### RECORD EXTRACTS
※ ※ ※

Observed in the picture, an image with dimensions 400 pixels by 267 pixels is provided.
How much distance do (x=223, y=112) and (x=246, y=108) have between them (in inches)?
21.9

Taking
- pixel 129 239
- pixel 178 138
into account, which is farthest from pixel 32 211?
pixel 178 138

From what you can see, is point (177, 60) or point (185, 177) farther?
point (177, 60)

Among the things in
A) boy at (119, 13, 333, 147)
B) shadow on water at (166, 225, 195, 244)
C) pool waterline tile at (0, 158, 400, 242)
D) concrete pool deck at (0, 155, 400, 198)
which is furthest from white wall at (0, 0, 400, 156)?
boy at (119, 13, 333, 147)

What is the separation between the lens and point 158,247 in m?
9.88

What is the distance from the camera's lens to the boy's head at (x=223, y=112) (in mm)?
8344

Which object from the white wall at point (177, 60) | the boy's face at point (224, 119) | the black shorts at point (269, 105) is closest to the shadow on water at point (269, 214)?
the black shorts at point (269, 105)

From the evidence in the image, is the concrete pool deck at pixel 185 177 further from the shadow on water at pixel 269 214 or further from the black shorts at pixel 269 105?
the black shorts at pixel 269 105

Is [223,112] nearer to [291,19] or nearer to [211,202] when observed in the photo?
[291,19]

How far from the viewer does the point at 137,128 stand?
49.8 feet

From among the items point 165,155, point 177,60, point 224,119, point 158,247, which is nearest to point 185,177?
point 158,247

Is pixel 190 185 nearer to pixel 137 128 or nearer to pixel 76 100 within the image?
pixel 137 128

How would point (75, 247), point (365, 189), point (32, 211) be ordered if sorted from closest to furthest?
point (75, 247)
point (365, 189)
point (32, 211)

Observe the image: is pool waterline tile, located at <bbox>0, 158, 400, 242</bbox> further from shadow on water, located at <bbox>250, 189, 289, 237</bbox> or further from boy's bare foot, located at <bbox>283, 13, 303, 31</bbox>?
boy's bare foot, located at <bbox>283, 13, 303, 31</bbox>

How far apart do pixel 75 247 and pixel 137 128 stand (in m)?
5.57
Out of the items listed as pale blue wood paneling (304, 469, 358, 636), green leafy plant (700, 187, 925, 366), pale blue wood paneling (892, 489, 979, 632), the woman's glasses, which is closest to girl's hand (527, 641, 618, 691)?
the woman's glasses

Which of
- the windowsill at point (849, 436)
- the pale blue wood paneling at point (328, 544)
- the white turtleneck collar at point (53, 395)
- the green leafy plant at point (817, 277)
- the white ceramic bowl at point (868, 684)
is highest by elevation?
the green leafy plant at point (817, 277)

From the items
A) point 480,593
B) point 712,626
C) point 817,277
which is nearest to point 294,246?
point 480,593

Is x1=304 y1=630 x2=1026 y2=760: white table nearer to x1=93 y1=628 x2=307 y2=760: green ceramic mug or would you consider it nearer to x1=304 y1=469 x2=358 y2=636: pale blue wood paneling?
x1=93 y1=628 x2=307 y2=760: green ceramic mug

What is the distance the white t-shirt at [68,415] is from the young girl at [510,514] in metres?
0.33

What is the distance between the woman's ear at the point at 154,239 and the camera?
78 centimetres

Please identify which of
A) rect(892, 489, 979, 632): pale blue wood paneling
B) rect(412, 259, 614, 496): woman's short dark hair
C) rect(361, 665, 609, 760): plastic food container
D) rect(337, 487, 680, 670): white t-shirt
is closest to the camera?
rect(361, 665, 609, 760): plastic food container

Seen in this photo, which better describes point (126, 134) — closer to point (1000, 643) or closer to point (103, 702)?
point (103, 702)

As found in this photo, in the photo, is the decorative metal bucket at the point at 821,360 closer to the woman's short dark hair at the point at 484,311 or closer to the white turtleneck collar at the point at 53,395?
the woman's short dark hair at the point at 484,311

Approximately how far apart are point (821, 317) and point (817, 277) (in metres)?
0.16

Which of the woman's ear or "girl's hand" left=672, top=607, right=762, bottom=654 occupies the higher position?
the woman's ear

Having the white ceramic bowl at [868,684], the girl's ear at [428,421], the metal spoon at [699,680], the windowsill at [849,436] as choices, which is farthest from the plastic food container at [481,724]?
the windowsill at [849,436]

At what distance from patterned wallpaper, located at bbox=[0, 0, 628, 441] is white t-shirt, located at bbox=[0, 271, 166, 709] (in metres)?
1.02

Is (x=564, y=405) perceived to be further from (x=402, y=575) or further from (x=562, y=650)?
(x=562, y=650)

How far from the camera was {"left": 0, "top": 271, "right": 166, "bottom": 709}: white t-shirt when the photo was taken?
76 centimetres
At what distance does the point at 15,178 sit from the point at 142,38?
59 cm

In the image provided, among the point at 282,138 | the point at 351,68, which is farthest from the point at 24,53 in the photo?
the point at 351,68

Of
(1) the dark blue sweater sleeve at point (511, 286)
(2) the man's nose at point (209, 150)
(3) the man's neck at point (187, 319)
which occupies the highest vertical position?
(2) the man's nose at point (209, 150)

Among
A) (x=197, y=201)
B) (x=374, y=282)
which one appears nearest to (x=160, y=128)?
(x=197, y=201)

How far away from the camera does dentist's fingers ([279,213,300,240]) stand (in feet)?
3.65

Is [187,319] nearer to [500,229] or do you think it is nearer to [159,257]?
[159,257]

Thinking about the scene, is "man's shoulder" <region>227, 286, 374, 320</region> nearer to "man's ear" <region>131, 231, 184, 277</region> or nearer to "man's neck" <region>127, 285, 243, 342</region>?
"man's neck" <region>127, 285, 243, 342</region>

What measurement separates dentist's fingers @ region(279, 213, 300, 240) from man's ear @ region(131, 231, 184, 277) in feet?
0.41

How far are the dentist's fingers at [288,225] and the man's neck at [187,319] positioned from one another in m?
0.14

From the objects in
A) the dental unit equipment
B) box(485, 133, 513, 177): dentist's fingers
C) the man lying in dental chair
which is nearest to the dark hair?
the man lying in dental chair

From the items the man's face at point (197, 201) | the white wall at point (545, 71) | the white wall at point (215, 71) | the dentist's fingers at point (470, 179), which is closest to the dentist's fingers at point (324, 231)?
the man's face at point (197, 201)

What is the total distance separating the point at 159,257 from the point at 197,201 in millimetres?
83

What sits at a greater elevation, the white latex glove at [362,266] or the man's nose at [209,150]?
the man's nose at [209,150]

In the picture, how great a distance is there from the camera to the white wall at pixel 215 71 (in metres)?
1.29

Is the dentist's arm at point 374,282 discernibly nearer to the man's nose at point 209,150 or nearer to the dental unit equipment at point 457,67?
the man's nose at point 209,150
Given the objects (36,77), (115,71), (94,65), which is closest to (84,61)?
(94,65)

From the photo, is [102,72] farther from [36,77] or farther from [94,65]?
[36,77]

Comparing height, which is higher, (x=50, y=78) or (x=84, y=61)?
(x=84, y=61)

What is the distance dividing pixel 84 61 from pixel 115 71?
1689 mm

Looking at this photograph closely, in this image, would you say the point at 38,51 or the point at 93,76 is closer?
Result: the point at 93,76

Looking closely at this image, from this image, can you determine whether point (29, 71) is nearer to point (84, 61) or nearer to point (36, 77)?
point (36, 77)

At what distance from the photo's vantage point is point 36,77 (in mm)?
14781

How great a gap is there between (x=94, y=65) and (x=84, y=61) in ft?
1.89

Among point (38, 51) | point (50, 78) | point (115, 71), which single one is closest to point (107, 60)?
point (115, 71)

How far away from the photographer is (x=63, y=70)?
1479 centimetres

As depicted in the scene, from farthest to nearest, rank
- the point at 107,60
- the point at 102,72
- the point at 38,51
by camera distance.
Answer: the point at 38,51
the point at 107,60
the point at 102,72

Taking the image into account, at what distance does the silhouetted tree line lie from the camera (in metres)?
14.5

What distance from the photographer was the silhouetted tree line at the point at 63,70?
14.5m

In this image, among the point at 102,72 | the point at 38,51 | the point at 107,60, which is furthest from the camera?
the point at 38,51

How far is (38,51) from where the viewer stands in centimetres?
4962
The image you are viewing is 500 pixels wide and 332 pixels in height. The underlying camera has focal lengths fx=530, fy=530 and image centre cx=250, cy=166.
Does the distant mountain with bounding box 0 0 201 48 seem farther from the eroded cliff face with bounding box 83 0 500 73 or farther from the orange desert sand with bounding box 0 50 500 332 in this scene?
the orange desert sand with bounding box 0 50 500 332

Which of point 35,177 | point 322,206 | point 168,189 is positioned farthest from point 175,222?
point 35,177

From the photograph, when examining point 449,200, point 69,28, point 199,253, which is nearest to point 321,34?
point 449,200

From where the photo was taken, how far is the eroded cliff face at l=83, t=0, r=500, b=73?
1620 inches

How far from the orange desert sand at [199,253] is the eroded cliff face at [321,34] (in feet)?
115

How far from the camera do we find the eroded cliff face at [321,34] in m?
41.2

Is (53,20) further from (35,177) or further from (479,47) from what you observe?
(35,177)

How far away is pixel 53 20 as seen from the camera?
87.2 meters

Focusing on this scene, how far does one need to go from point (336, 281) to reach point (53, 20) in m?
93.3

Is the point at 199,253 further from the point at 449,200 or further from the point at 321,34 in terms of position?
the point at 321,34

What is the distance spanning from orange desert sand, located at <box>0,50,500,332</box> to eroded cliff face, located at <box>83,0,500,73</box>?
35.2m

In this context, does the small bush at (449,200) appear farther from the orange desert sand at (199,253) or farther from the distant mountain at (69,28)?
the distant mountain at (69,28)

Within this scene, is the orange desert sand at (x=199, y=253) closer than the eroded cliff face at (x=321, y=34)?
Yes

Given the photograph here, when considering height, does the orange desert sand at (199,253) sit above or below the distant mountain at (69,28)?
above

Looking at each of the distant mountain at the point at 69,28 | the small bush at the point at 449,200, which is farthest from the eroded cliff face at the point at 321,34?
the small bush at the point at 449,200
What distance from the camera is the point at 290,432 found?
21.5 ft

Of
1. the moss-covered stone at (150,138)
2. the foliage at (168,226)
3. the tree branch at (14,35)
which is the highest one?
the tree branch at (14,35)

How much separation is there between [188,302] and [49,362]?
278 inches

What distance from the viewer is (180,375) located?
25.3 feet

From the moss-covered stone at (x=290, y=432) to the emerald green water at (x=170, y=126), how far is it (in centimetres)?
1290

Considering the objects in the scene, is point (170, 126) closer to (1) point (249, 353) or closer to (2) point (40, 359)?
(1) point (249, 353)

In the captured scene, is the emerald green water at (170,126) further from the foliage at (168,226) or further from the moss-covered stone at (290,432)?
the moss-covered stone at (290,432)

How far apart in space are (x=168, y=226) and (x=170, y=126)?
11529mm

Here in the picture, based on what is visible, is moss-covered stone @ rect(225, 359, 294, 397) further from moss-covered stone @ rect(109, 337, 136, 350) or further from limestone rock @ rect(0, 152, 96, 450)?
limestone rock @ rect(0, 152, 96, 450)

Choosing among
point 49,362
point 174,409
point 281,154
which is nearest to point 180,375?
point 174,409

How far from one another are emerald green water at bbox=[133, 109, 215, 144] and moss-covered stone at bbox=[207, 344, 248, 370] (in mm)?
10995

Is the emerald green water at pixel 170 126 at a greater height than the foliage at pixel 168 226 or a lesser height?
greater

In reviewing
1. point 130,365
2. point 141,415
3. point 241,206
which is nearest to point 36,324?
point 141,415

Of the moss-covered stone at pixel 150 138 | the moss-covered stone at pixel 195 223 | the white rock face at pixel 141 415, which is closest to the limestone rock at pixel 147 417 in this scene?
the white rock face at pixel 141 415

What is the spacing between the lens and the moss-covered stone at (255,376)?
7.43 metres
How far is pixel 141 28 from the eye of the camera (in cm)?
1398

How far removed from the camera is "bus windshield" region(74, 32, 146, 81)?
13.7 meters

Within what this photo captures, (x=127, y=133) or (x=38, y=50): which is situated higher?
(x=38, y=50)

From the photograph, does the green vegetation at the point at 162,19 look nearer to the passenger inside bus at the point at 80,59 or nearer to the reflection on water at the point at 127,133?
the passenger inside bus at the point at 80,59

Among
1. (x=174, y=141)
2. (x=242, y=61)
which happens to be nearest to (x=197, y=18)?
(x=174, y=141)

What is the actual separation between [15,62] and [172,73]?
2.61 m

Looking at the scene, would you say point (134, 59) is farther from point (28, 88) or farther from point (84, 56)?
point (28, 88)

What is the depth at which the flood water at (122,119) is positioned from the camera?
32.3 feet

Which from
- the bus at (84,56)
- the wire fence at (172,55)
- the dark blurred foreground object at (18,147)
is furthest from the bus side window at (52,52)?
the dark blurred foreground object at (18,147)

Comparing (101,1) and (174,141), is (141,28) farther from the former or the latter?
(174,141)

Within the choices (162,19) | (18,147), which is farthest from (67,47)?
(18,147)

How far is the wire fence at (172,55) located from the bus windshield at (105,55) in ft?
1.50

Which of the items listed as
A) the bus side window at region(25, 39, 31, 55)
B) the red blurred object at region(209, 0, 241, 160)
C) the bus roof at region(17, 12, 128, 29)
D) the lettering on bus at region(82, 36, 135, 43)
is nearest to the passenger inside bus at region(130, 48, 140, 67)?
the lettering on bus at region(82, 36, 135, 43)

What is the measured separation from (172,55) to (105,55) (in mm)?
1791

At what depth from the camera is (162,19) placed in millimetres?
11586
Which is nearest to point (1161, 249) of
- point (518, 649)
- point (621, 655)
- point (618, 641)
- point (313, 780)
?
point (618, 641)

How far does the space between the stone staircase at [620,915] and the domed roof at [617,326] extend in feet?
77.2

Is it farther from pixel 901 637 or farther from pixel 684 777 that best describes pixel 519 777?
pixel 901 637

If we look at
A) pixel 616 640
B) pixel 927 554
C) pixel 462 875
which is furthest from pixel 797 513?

※ ※ ※

### WHAT IS BEING ASKED
Render as a JSON list of strings, one string per line, the lines of the material starting with the line containing "Which is nearest to point (1161, 249) of" and going on through the last line of the material, leaving out blank lines.

### SOLUTION
[
  "Which is nearest to point (1161, 249) of",
  "- point (518, 649)",
  "- point (621, 655)",
  "- point (618, 641)",
  "- point (313, 780)",
  "?",
  "point (618, 641)",
  "How far does the space between the stone staircase at [620,915] and the domed roof at [617,326] extend in feet?",
  "77.2",
  "Is it farther from pixel 901 637 or farther from pixel 684 777 that best describes pixel 519 777?",
  "pixel 901 637",
  "If we look at",
  "A) pixel 616 640",
  "B) pixel 927 554",
  "C) pixel 462 875",
  "which is furthest from pixel 797 513?"
]